■ **Exercise details**: Could you show all lines in the entries below that contain the string "Tanzania"?

Dataset entries

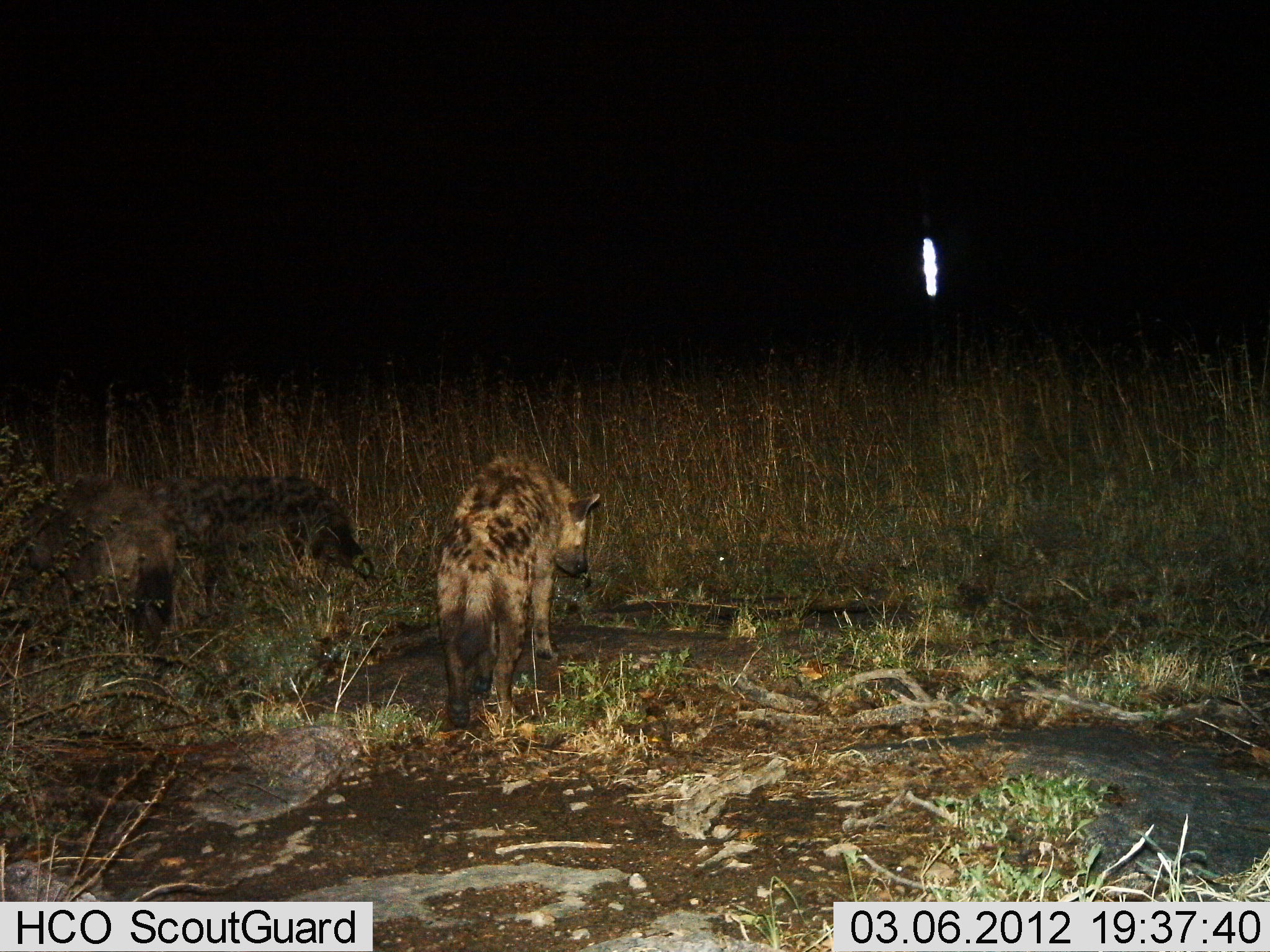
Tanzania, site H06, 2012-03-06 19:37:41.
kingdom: Animalia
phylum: Chordata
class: Mammalia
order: Carnivora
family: Hyaenidae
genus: Crocuta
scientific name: Crocuta crocuta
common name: spotted hyena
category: hyenaspotted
Hyenaspotted (spotted hyena) (Crocuta crocuta), count 3. Behavior (volunteer vote fractions): standing 74%, resting 0%, moving 26%, interacting 0%. Young present (vote fraction): 0%. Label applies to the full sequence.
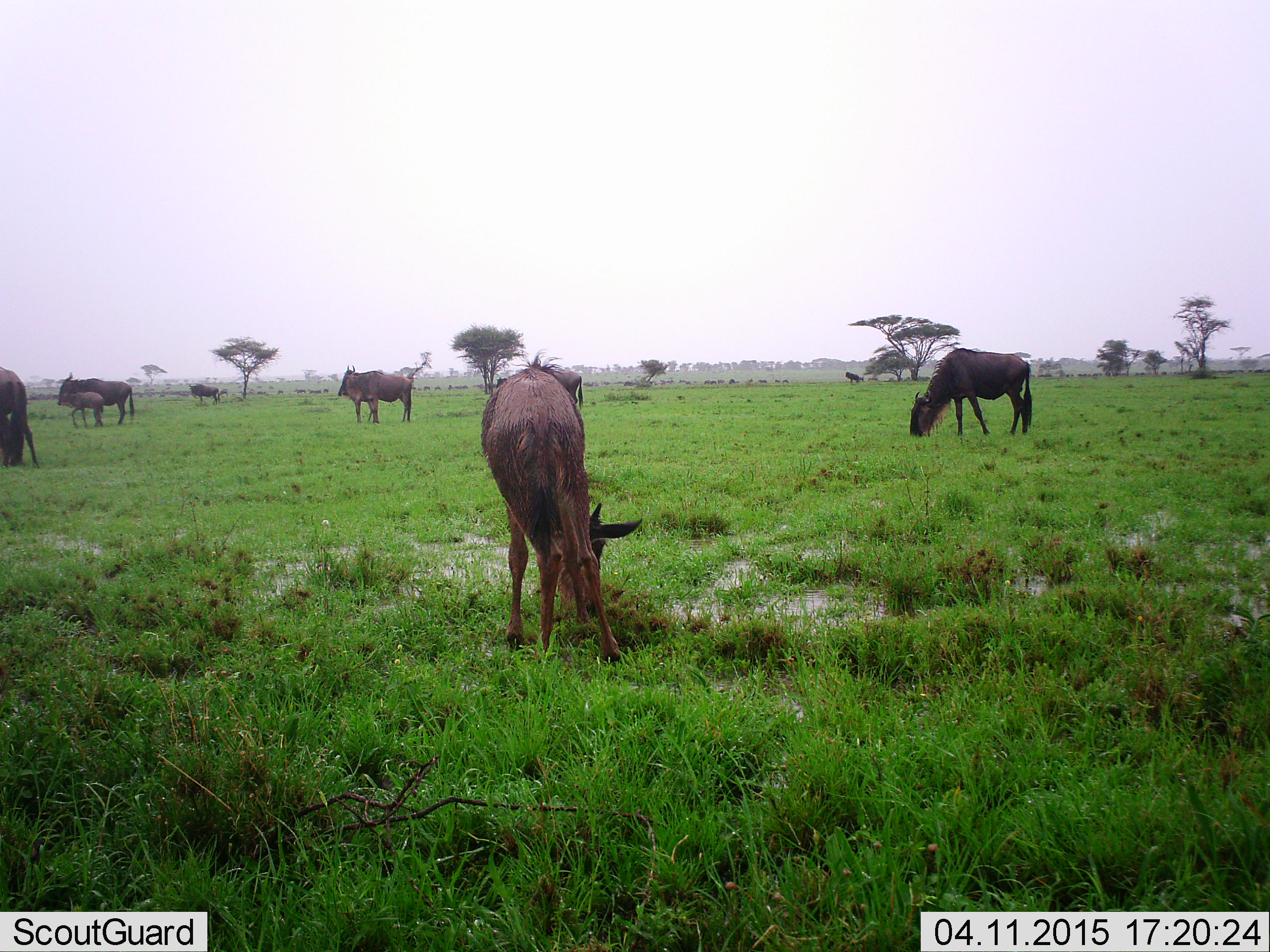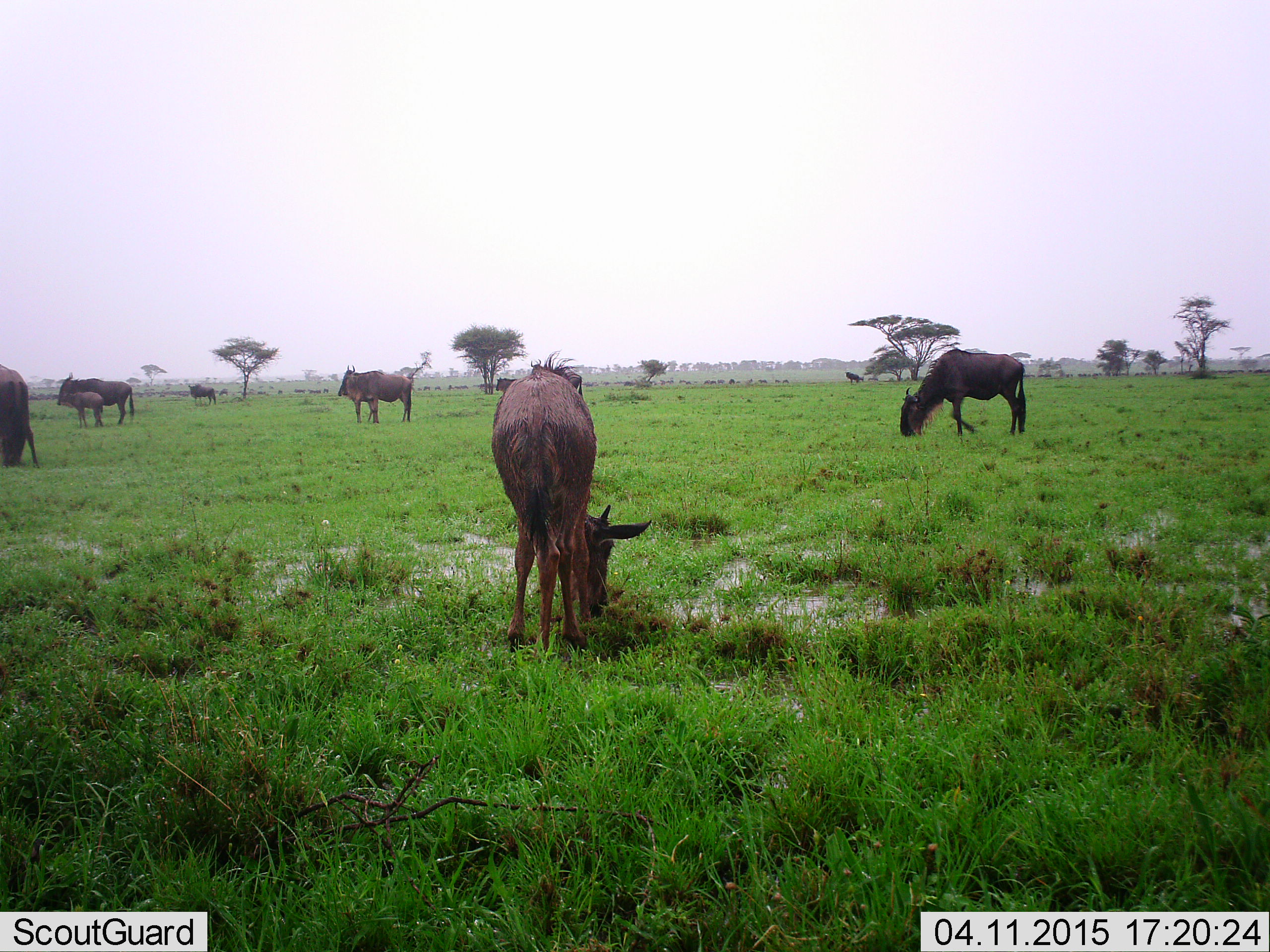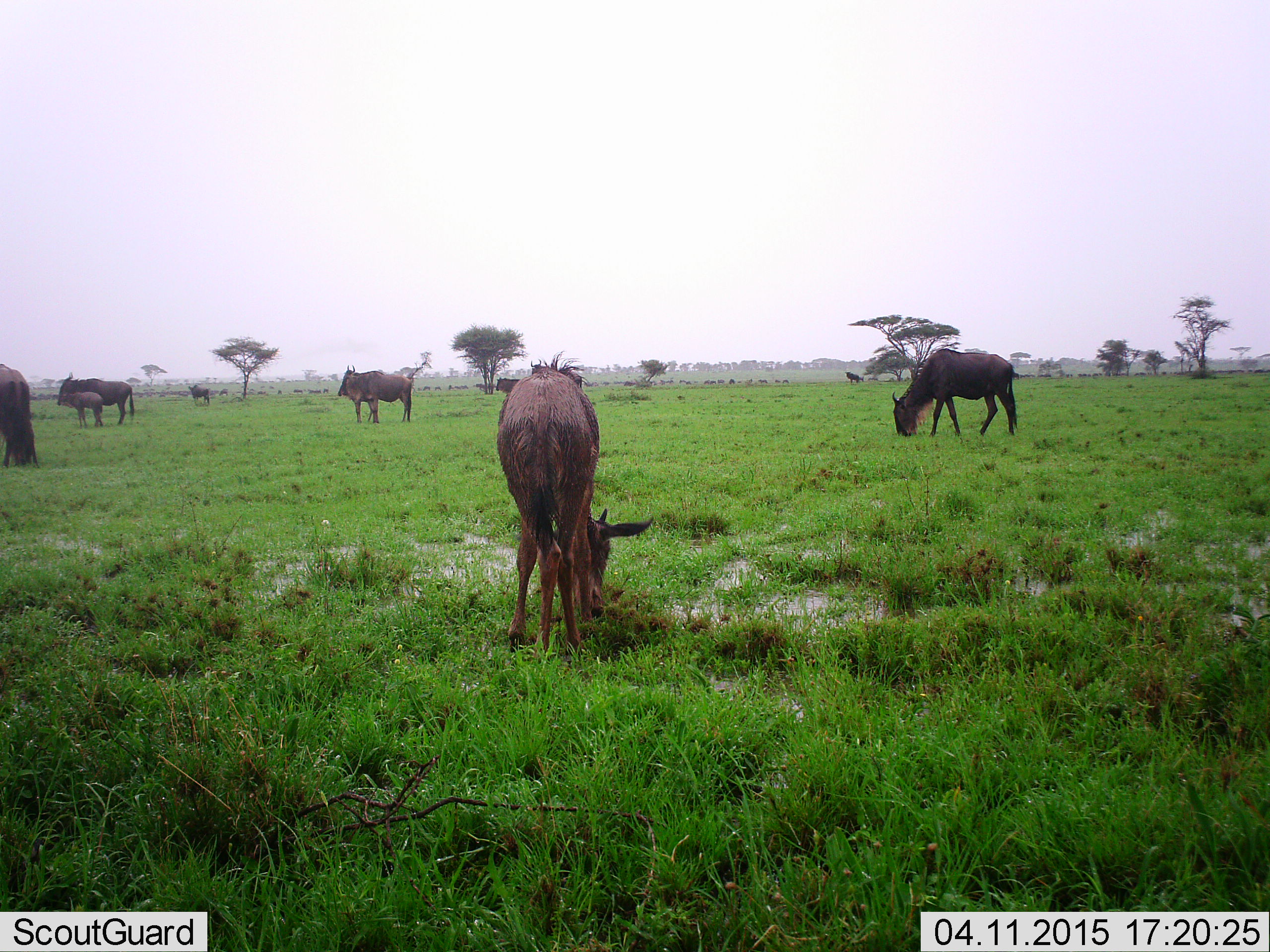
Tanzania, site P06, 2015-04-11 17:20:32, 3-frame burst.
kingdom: Animalia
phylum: Chordata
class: Mammalia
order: Artiodactyla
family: Bovidae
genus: Connochaetes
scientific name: Connochaetes taurinus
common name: blue wildebeest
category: wildebeest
Wildebeest (blue wildebeest) (Connochaetes taurinus), count 10. Behavior (volunteer vote fractions): standing 70%, resting 0%, moving 30%, interacting 10%. Young present (vote fraction): 50%. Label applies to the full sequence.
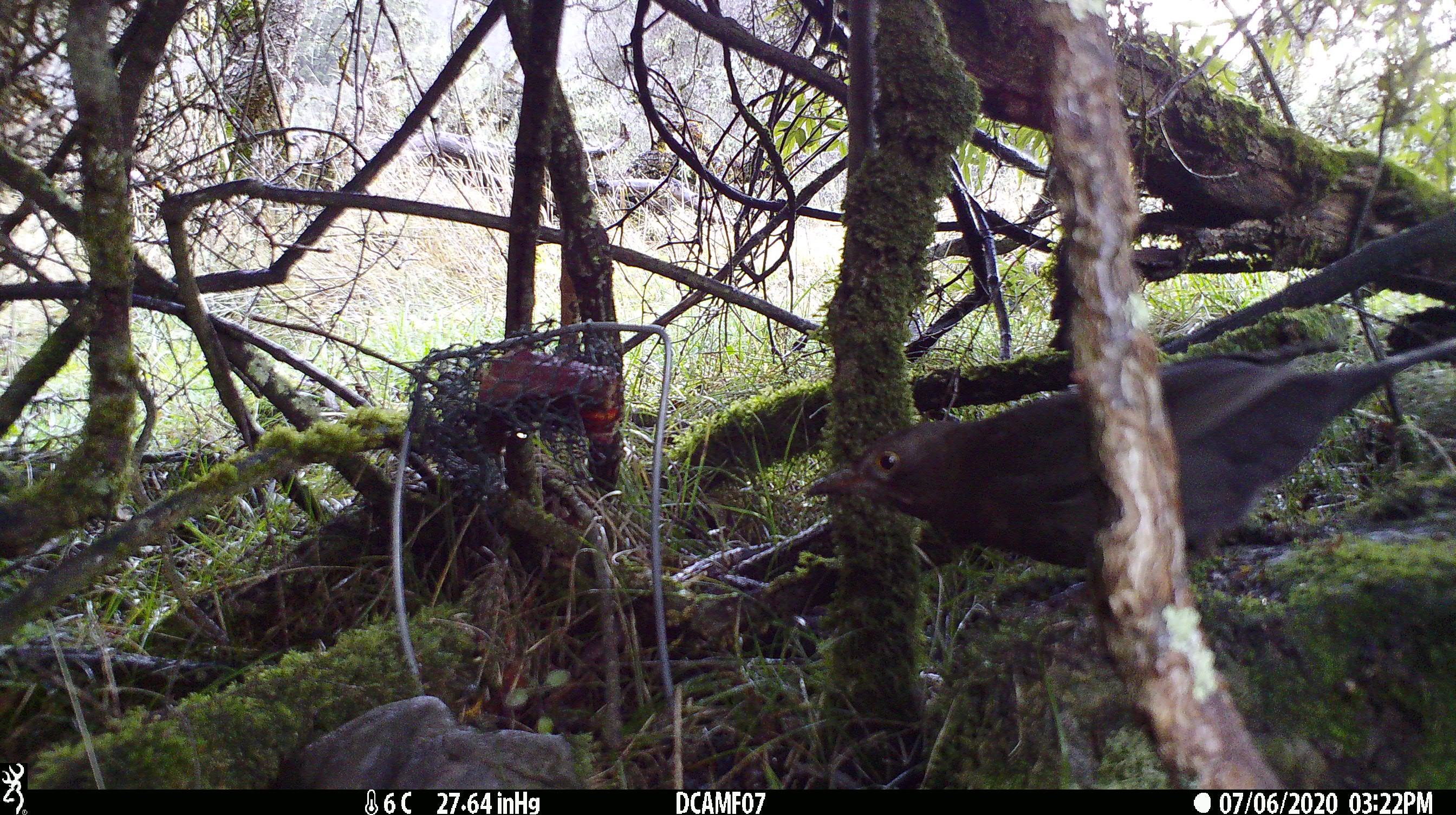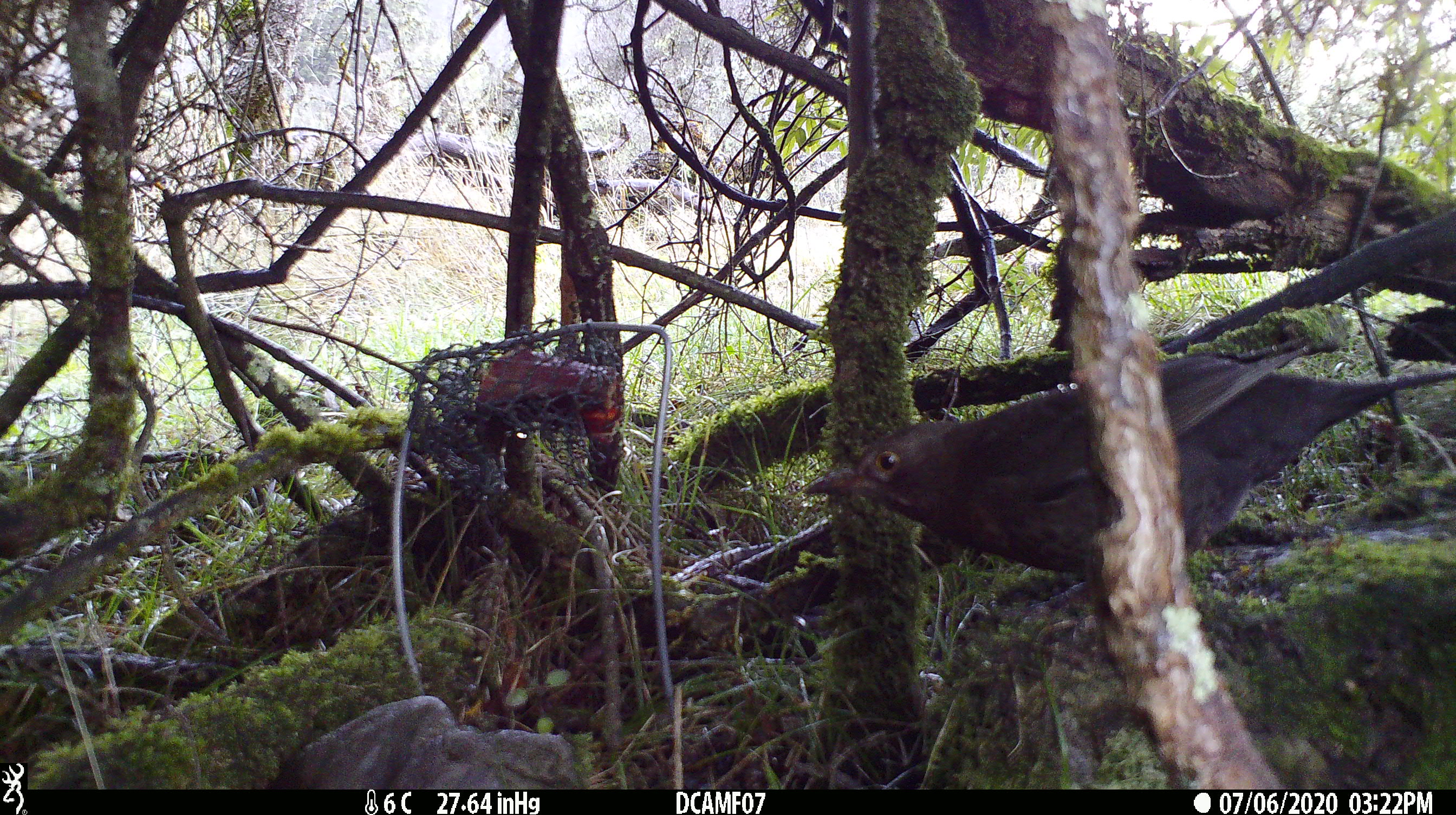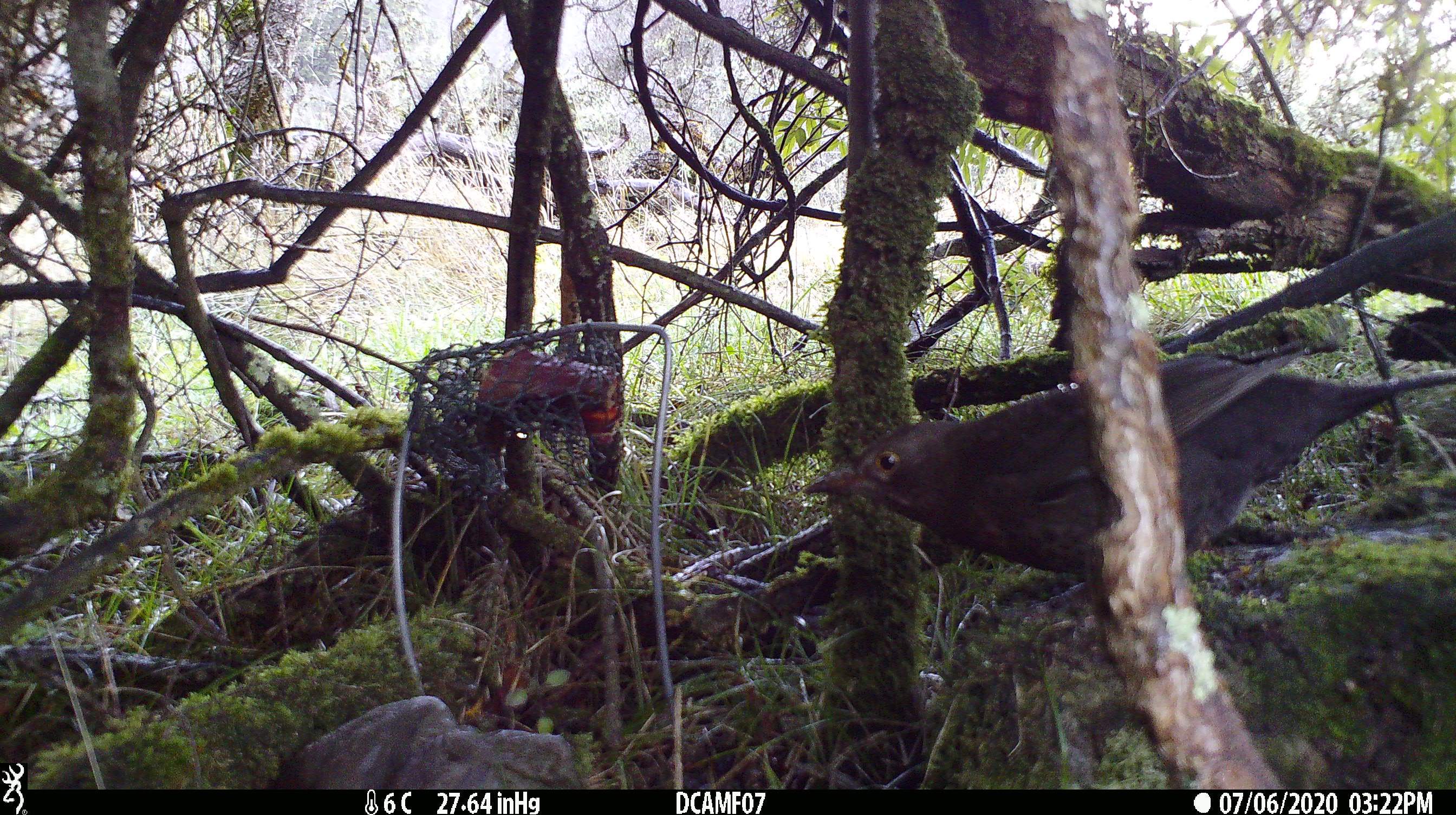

■ **Finished task**:
Tanzania, site H06, 2012-03-06 19:37:41.
Tanzania, site P06, 2015-04-11 17:20:32, 3-frame burst.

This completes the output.